Tarefas a cumprir =
• 1. No texto sobre as salas de consumo vigiado, qual é o tempo de espera para tratamento indicado pela coordenadora da sala de Alcântara?
• 2. Devolva, sem qualquer alteração, o trecho do texto sobre as salas de consumo vigiado que vai de “Só que, 23 anos” até “a título experimental.”.

Excerto transcrito =
A um responsável da polícia da cidade, pedi um balanço das salas de consumo assistido. Não podia ser senão positivo, respondeu, com justificações práticas: “As pessoas já não encontram seringas nos jardins”; “agora controlamos melhor o tráfico, até ao traficante médio”.
Isto foi num período em que o grande problema se chamava heroína, na Suíça como em Portugal, e levou-me a reconhecer naquele país, que via como conservador, uma faceta progressista e, sobretudo, de grande pragmatismo. Justamente o pragmatismo que precisávamos de ver nos conservadores do Porto, cidade onde moradores e comerciantes se atormentam com o consumo de drogas duras nas ruas, numa variação geográfica que acompanha os humores de traficantes e poderes públicos: a Câmara manda abaixo o Aleixo, o tráfico segue para a Pasteleira; a PSP carrega sobre a Pasteleira, o desassossego distribui-se por Ramalde, Campinas, Francos, Cerco, Sé...…
Enquanto o Mundo mantiver o paradigma proibicionista, o tráfico de drogas continuará a ser demasiado lucrativo para acabar, por mais polícias que o combatam. Logo, não faz sentido que nos limitemos a chamar a polícia, como se tem insistido na Invicta. Além de se continuar a gastar milhões no interminável jogo do gato e do rato, importa atuar minimamente sobre a procura, para a diminuir. E as salas de chuto, podendo tirar consumo da via pública, são um instrumento relativamente barato que também é capaz de servir aquele propósito, se articulado com respostas terapêuticas céleres e eficazes.
Só que, 23 anos depois de ter descriminalizado o consumo de drogas, para substituir a repressão por uma abordagem social e terapêutica (a única lei portuguesa que me lembro de ver elogiada lá fora), Portugal oferece pouco mais salas de consumo vigiado do que uma cidade suíça de 175 mil habitantes tinha há 20 anos: três fixas e uma móvel em Lisboa; uma móvel em Almada e Setúbal; e uma no Porto, desde 2022, a título experimental.
Obviamente, o Porto e o país precisam de estruturas destas, e com retaguarda que garanta uma saída rápida a quem decida tentar livrar-se do vício. Porque, ainda há dois meses, a coordenadora da sala da zona de Alcântara (Lisboa), com 2011 utentes, contava no JN que tinha referenciado 72 para tratamento, mas avisava: “O tempo de espera ronda os quatro meses ou mais”. Para um toxicodependente, é praticamente um apelo à desistência.

Listagem fornecida =
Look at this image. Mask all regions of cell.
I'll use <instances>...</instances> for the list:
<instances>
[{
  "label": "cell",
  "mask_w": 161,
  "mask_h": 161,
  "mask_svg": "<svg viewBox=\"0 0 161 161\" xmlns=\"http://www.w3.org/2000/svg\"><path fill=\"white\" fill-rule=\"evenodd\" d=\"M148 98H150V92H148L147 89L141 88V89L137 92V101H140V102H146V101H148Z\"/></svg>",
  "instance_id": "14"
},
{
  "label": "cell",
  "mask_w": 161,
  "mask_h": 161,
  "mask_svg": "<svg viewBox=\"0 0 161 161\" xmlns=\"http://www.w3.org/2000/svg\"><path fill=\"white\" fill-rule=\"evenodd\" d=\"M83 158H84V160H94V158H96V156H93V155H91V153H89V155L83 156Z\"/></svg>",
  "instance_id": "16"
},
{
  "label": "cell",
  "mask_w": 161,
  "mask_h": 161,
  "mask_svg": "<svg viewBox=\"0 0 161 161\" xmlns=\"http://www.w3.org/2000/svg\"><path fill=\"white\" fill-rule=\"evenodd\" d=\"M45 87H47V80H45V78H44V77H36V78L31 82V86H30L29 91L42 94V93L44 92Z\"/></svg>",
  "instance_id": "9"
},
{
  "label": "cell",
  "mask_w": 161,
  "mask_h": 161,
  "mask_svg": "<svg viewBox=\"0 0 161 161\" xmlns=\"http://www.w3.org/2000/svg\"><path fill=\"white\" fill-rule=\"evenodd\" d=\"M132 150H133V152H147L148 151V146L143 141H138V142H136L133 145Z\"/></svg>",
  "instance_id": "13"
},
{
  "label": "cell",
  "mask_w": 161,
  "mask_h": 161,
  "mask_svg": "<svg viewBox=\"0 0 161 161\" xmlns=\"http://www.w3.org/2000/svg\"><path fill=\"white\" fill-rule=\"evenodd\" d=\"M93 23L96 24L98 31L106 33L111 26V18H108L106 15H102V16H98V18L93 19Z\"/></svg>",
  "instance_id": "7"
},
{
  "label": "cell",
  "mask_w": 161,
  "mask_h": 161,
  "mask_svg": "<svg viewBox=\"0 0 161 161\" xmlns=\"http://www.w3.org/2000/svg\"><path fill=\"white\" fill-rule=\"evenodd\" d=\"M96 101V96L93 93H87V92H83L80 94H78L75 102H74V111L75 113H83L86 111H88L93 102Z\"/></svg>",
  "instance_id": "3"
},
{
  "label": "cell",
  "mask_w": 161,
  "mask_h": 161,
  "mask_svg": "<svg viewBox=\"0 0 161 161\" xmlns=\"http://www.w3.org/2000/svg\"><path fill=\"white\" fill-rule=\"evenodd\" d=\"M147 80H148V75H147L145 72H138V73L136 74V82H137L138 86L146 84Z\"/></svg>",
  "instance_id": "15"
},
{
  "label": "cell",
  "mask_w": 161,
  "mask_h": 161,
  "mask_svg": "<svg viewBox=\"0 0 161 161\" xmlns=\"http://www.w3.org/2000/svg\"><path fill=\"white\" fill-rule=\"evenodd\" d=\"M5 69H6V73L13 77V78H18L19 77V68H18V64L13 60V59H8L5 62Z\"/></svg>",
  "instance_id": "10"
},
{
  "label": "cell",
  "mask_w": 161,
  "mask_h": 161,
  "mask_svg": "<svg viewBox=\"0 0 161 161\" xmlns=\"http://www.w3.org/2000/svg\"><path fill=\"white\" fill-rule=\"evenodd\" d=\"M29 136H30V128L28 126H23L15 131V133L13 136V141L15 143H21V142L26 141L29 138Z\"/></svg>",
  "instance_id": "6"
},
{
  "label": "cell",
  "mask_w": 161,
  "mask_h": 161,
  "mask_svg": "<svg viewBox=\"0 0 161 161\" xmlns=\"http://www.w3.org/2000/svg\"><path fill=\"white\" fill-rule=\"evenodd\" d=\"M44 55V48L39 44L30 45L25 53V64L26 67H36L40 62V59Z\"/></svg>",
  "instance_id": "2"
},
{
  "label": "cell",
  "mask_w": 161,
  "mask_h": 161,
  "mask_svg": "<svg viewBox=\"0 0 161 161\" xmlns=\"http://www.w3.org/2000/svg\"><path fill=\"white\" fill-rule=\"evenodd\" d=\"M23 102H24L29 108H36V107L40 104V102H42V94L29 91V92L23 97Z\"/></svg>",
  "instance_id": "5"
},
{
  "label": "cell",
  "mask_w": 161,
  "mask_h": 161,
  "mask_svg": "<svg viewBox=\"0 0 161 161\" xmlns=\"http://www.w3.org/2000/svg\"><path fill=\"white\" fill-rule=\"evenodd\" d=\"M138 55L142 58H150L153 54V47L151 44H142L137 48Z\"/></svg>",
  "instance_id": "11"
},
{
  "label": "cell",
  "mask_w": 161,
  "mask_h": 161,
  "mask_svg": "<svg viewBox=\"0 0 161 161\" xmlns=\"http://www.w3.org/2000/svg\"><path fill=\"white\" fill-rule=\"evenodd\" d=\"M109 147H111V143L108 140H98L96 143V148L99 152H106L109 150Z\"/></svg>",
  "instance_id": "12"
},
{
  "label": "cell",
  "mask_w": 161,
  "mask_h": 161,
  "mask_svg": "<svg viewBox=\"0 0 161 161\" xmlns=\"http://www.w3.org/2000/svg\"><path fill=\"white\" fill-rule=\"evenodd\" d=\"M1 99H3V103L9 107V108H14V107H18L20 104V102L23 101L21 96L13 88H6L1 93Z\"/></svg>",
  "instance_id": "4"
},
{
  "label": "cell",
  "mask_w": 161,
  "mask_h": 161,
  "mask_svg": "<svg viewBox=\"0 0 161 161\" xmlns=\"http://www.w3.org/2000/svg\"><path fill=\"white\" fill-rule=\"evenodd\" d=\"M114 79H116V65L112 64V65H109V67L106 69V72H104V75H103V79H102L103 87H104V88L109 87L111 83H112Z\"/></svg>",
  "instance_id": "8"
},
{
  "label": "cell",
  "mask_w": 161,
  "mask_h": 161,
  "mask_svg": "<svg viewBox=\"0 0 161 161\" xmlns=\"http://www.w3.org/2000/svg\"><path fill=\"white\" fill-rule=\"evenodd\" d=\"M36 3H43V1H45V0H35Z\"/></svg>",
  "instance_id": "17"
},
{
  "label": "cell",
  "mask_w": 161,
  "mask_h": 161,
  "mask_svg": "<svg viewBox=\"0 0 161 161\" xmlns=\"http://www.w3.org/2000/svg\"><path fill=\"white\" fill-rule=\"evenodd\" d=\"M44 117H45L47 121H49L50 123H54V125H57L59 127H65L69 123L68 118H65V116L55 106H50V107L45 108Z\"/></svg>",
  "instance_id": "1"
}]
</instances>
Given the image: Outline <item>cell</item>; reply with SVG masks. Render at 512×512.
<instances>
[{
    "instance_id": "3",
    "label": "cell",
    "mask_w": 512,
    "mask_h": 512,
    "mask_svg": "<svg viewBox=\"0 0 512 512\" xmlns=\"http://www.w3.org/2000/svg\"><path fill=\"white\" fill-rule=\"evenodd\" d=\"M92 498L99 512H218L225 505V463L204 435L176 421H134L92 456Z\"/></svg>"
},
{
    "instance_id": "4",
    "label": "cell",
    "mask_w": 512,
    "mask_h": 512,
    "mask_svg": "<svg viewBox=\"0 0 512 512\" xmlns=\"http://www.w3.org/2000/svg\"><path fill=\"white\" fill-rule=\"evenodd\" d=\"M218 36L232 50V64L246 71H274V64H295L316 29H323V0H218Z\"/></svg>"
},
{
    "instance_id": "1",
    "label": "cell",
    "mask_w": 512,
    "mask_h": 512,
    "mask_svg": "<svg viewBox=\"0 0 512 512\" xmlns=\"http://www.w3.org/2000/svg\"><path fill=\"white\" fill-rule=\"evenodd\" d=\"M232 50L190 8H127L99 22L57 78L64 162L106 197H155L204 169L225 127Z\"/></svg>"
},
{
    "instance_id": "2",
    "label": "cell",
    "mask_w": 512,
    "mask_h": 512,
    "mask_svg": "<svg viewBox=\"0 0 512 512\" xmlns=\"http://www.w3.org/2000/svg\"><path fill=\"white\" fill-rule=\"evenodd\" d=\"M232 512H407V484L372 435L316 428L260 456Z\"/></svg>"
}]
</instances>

Tarefas resolvidas =
• 1. Ronda os quatro meses ou mais.

• 2.
Só que, 23 anos depois de ter descriminalizado o consumo de drogas, para substituir a repressão por uma abordagem social e terapêutica (a única lei portuguesa que me lembro de ver elogiada lá fora), Portugal oferece pouco mais salas de consumo vigiado do que uma cidade suíça de 175 mil habitantes tinha há 20 anos: três fixas e uma móvel em Lisboa; uma móvel em Almada e Setúbal; e uma no Porto, desde 2022, a título experimental.